Mask Loss in Mask R-CNN returns negative values

sigma_x · February 7, 2020, 11:22am

Apparently Mask head uses BCEWithLogits, so it combines sigmoid+CE, to avoid competition between masks. I get a negative value. Is this a bug, or someting’s wrong with my encoding? I encoded each target mask as a uint8 array, where all pixels are 0 except the object’s mask, which are set to the masks’s class (i.e it matches the target class).

ptrblck · February 8, 2020, 7:46am

Could you post a link to the repository you are using?
Also, could you post the inputs and targets for a negative loss value?
Negative values for nn.BCE(WithLogits)Loss can be created if your target is out of bounds.

sigma_x · February 8, 2020, 10:05am

I’m using this one:

ptrblck · February 8, 2020, 8:15pm

Thanks for the link.
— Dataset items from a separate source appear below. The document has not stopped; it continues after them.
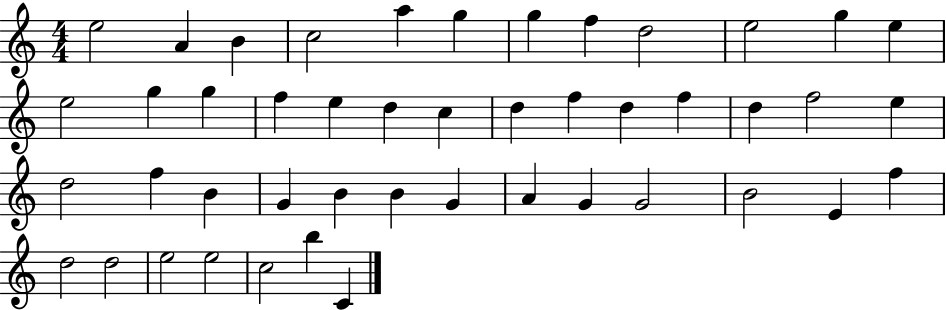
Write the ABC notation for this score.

X:1
T:Untitled
M:4/4
L:1/4
K:C
e2 A B c2 a g g f d2 e2 g e e2 g g f e d c d f d f d f2 e d2 f B G B B G A G G2 B2 E f d2 d2 e2 e2 c2 b C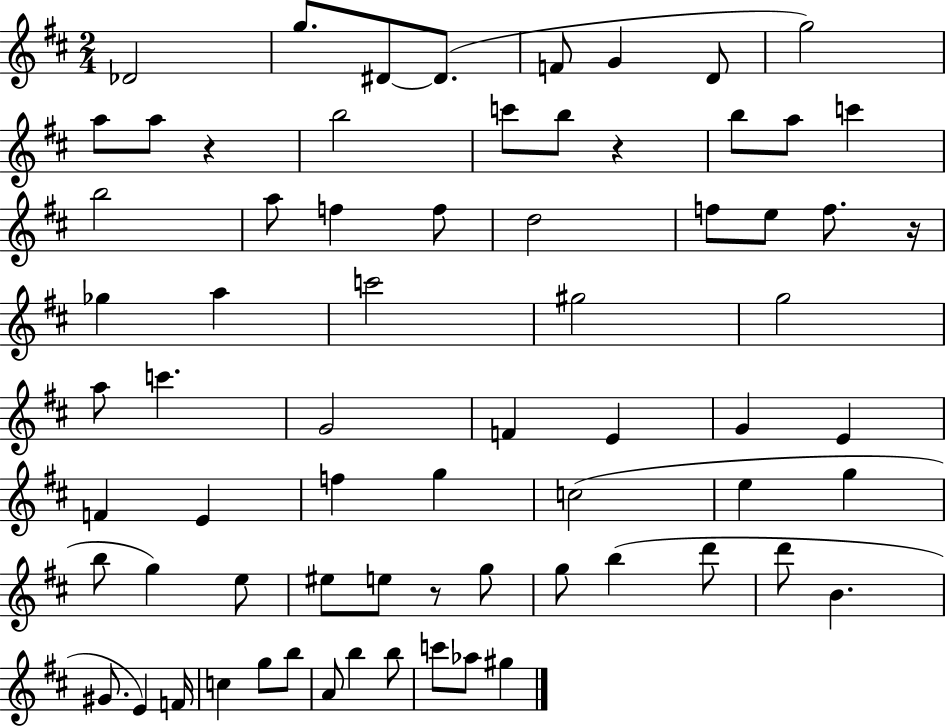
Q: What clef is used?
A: treble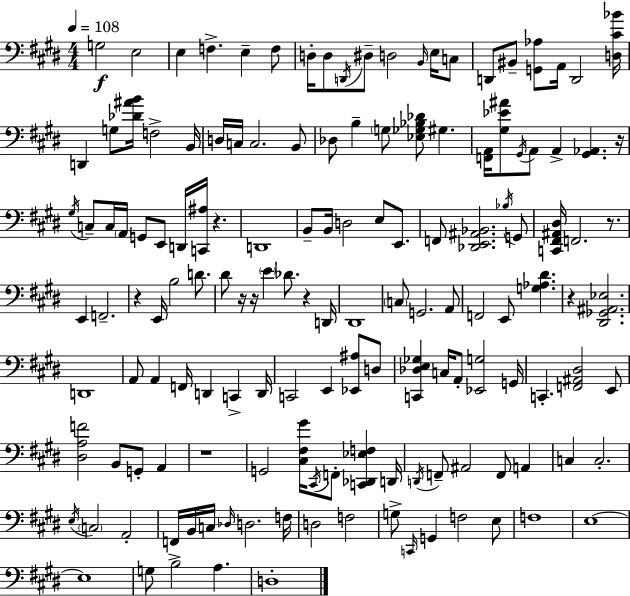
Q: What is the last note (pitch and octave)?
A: D3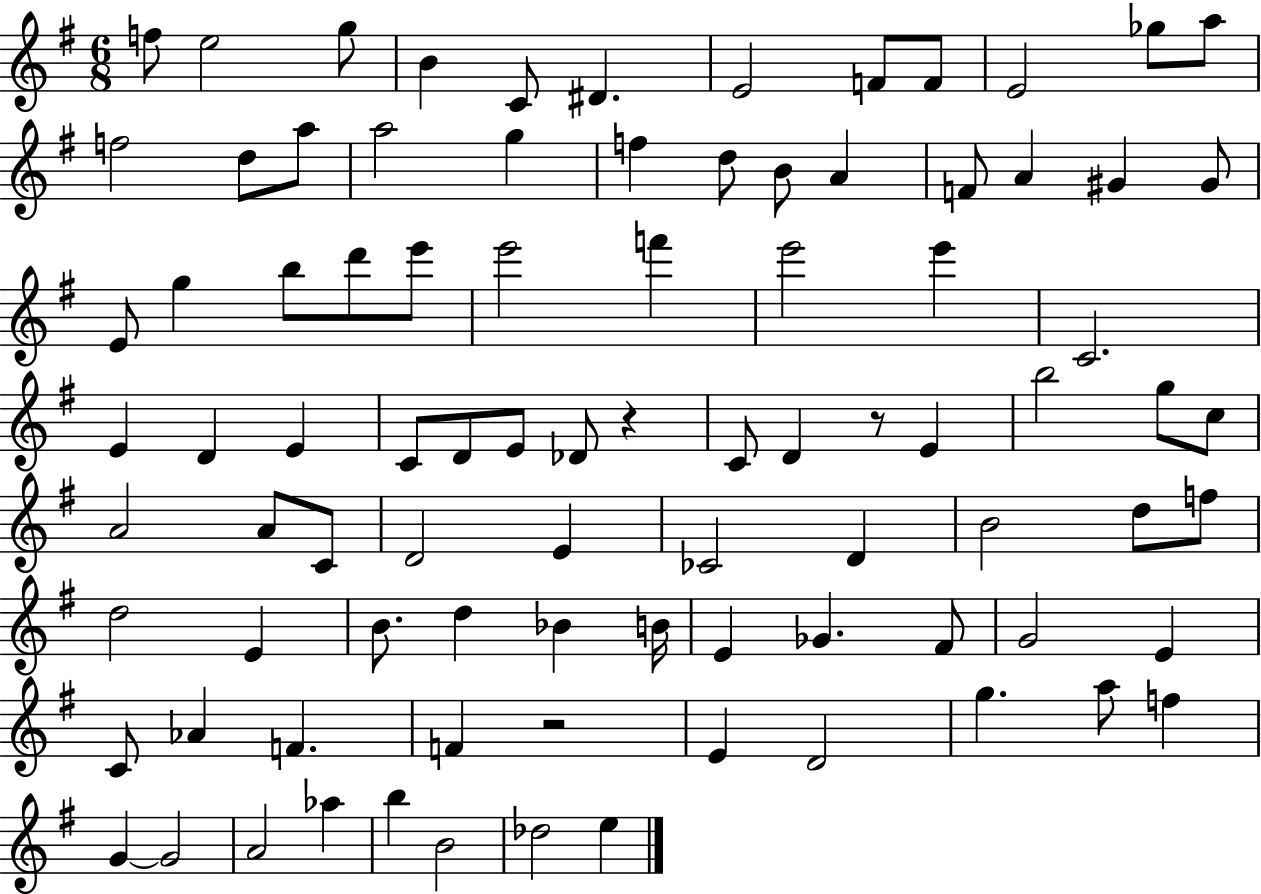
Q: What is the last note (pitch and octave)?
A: E5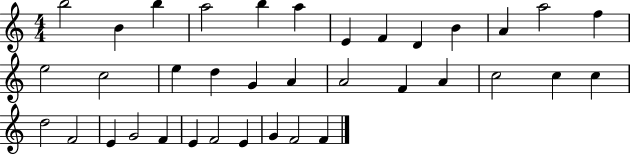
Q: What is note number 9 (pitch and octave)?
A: D4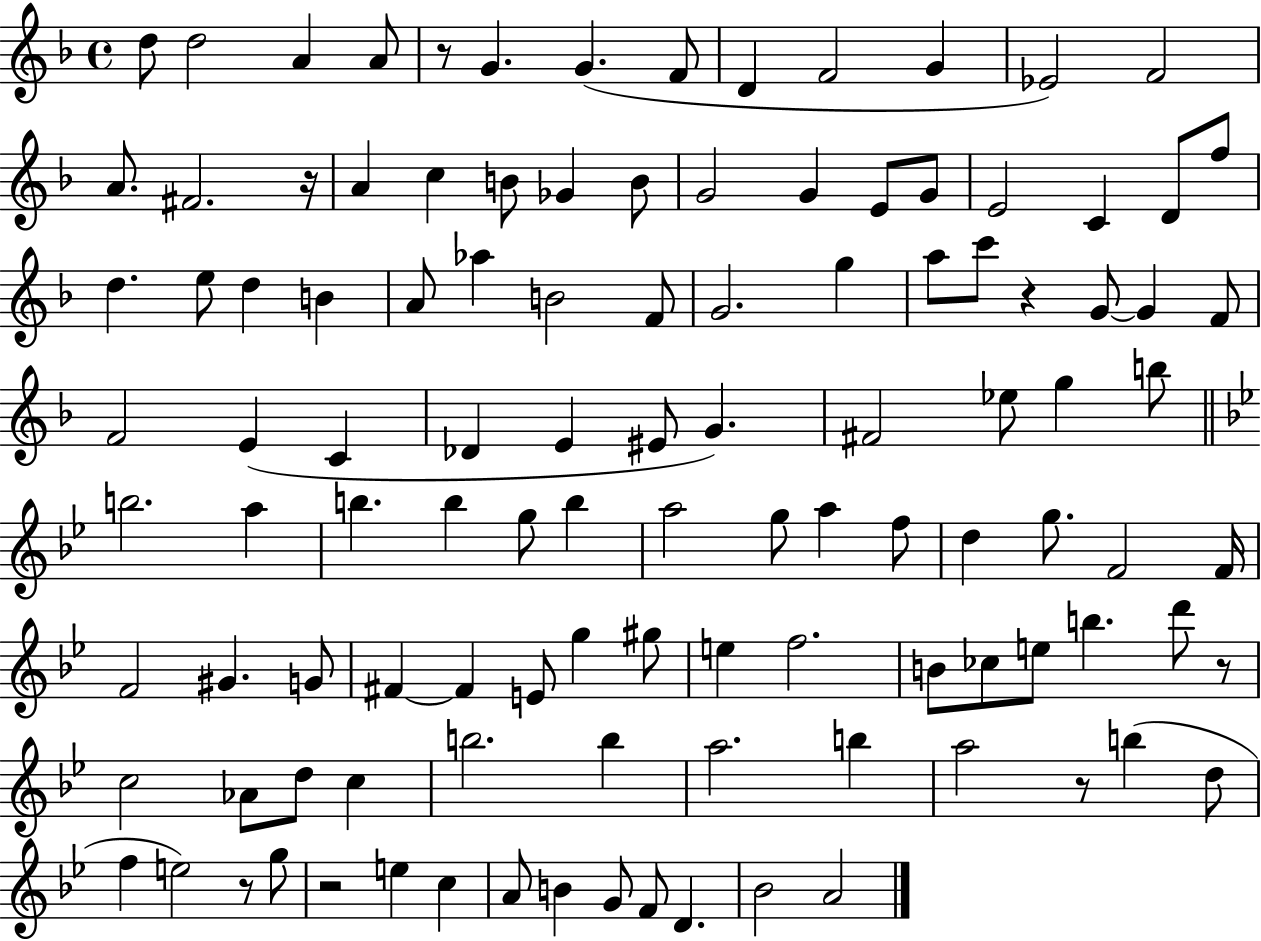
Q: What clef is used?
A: treble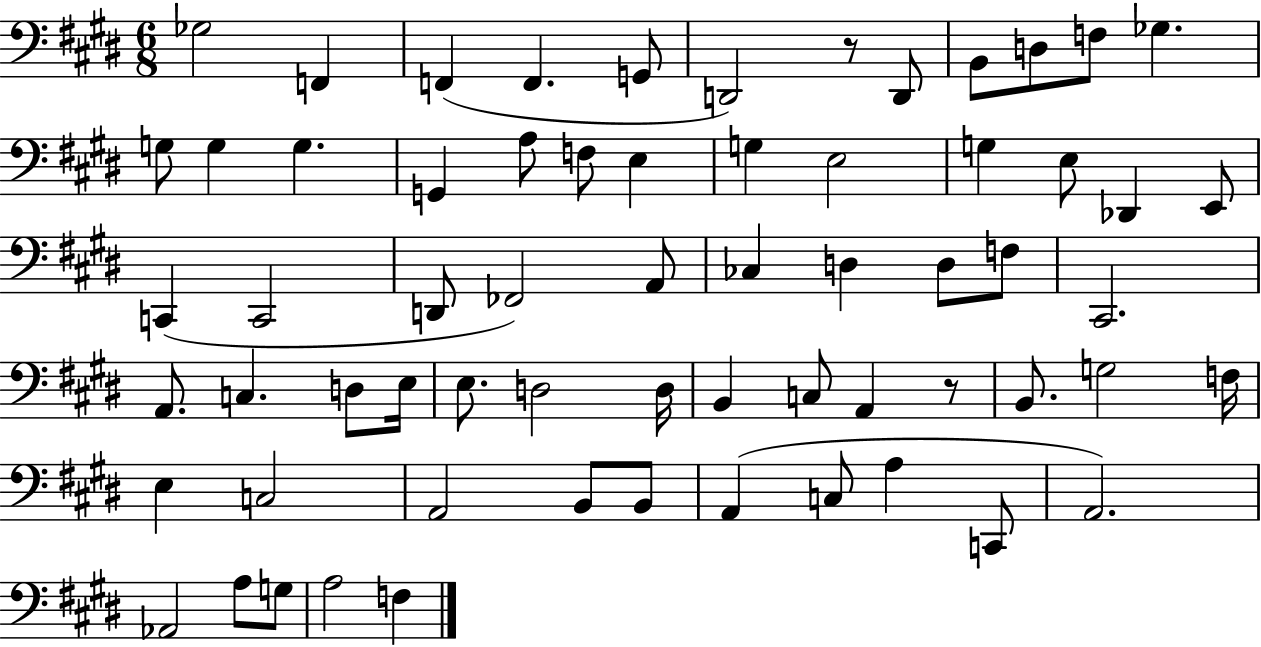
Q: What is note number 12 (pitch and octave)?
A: G3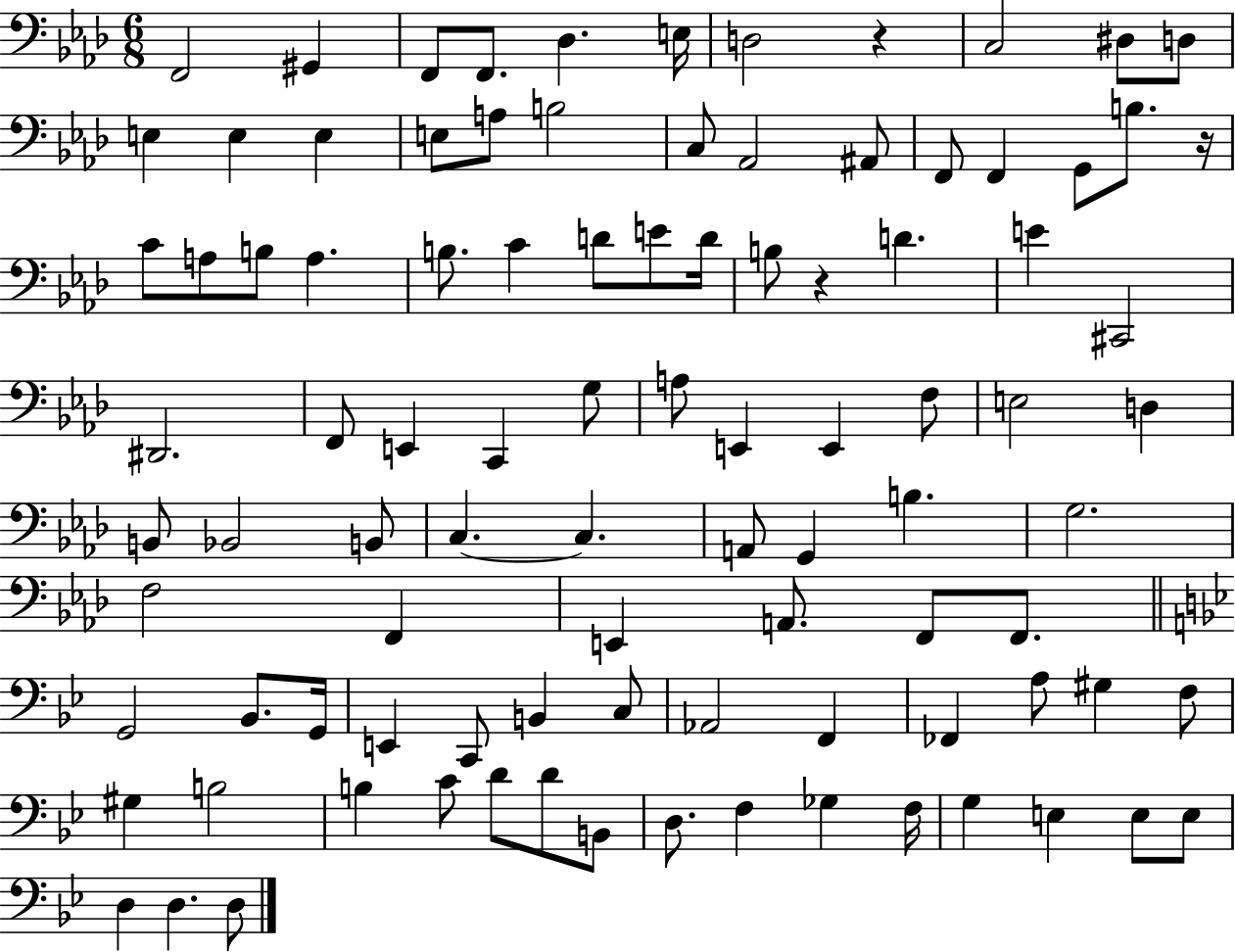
{
  \clef bass
  \numericTimeSignature
  \time 6/8
  \key aes \major
  \repeat volta 2 { f,2 gis,4 | f,8 f,8. des4. e16 | d2 r4 | c2 dis8 d8 | \break e4 e4 e4 | e8 a8 b2 | c8 aes,2 ais,8 | f,8 f,4 g,8 b8. r16 | \break c'8 a8 b8 a4. | b8. c'4 d'8 e'8 d'16 | b8 r4 d'4. | e'4 cis,2 | \break dis,2. | f,8 e,4 c,4 g8 | a8 e,4 e,4 f8 | e2 d4 | \break b,8 bes,2 b,8 | c4.~~ c4. | a,8 g,4 b4. | g2. | \break f2 f,4 | e,4 a,8. f,8 f,8. | \bar "||" \break \key bes \major g,2 bes,8. g,16 | e,4 c,8 b,4 c8 | aes,2 f,4 | fes,4 a8 gis4 f8 | \break gis4 b2 | b4 c'8 d'8 d'8 b,8 | d8. f4 ges4 f16 | g4 e4 e8 e8 | \break d4 d4. d8 | } \bar "|."
}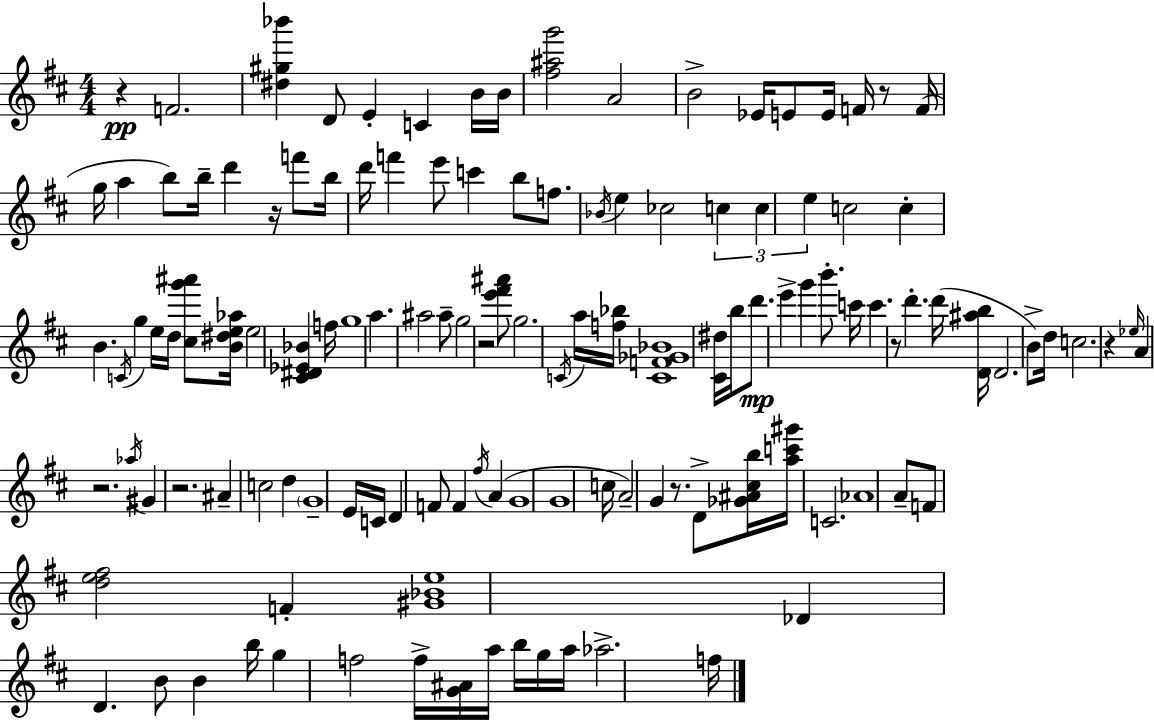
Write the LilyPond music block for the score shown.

{
  \clef treble
  \numericTimeSignature
  \time 4/4
  \key d \major
  \repeat volta 2 { r4\pp f'2. | <dis'' gis'' bes'''>4 d'8 e'4-. c'4 b'16 b'16 | <fis'' ais'' g'''>2 a'2 | b'2-> ees'16 e'8 e'16 f'16 r8 f'16( | \break g''16 a''4 b''8) b''16-- d'''4 r16 f'''8 b''16 | d'''16 f'''4 e'''8 c'''4 b''8 f''8. | \acciaccatura { bes'16 } e''4 ces''2 \tuplet 3/2 { c''4 | c''4 e''4 } c''2 | \break c''4-. b'4. \acciaccatura { c'16 } g''4 | e''16 d''16 <cis'' g''' ais'''>8 <b' dis'' e'' aes''>16 e''2 <cis' dis' ees' bes'>4 | f''16 g''1 | a''4. ais''2 | \break ais''8-- g''2 r2 | <e''' fis''' ais'''>8 g''2. | \acciaccatura { c'16 } a''16 <f'' bes''>16 <c' f' ges' bes'>1 | <cis' dis''>16 b''16 d'''8.\mp e'''4-> g'''4 | \break b'''8.-. c'''16 c'''4. r8 d'''4.-. | d'''16( <d' ais'' b''>16 d'2. | b'8->) d''16 c''2. r4 | \grace { ees''16 } a'4 r2. | \break \acciaccatura { aes''16 } gis'4 r2. | ais'4-- c''2 | d''4 \parenthesize g'1-- | e'16 c'16 d'4 f'8 f'4 | \break \acciaccatura { fis''16 }( a'4 g'1 | g'1 | c''16 a'2--) g'4 | r8. d'8-> <ges' ais' cis'' b''>16 <a'' c''' gis'''>16 c'2. | \break aes'1 | a'8-- f'8 <d'' e'' fis''>2 | f'4-. <gis' bes' e''>1 | des'4 d'4. | \break b'8 b'4 b''16 g''4 f''2 | f''16-> <g' ais'>16 a''16 b''16 g''16 a''16 aes''2.-> | f''16 } \bar "|."
}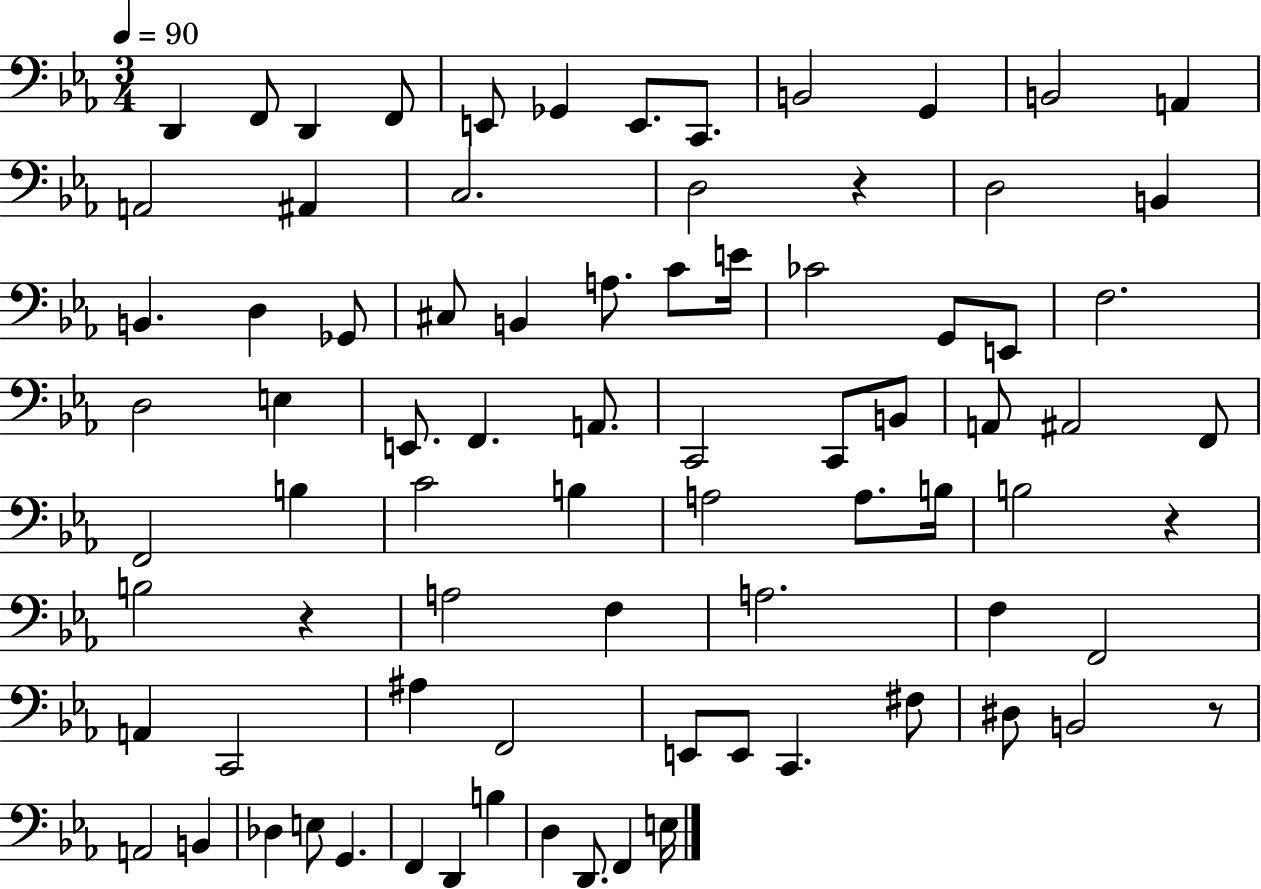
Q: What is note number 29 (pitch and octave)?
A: E2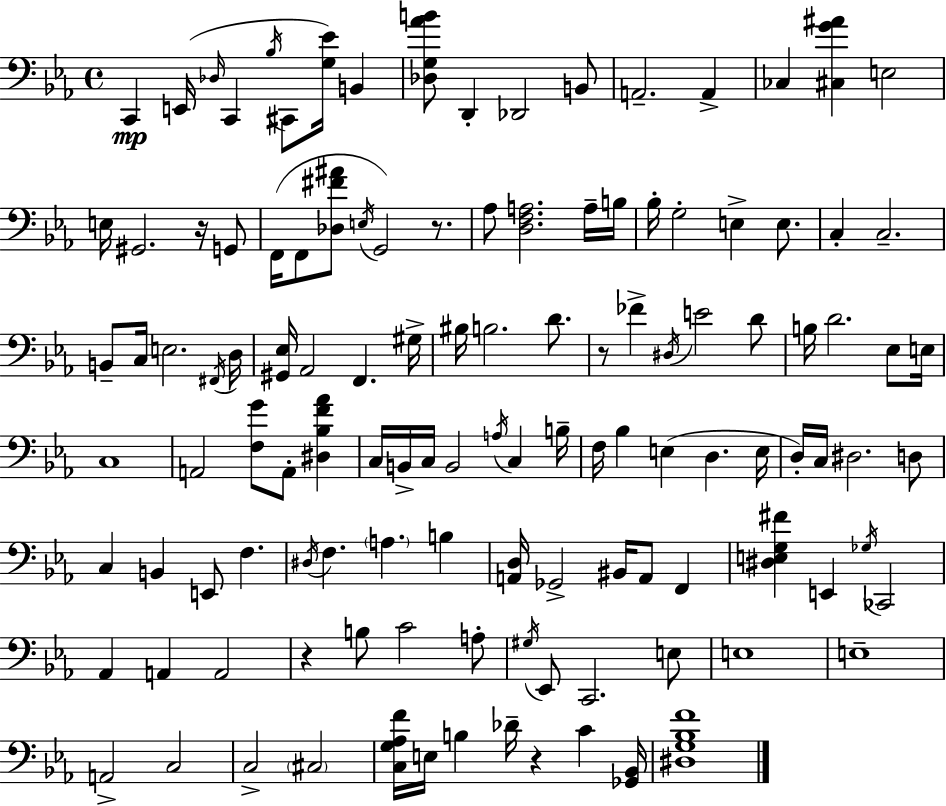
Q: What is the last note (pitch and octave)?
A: C4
Have you checked the target values?

sigma_x · February 11, 2020, 8:19am

How do I correctly label the mask? If I have K objects across N classes in one image, the mask label array must be HxWxK, but in each map, do the mask values have to be =1 or =Class_number?

ptrblck · February 12, 2020, 5:49am

If you are using nn.BCE(WithLogits)Loss, the target should have the same shape as your output activation, where the channel index corresponds to the class index.
A one indicates the presence of the class at this spatial position, while a zero does not.

sigma_x · February 13, 2020, 9:43am

This is from the mask_rcnn.py:

    During training, the model expects both the input tensors, as well as a targets dictionary,
    containing:
        - boxes (Tensor[N, 4]): the ground-truth boxes in [x0, y0, x1, y1] format, with values
          between 0 and H and 0 and W
        - labels (Tensor[N]): the class label for each ground-truth box
        - masks (Tensor[N, H, W]): the segmentation binary masks for each instance

here N is a ground-truth box, not class index.

So if I have (for example) 3 objects of class 1 and 2 objects of class2 and 1 object of class 3, image size 224x224, the mask array will be size (6x224x224), each map will be 0 for background and 1 for object. During training BCE is applied pixelwise, and the correct class is taken from the labels vector. Since for each object its class/label, bbox and mask are appended to a list, the order stays the same. so the correct class is taken from the labels vector.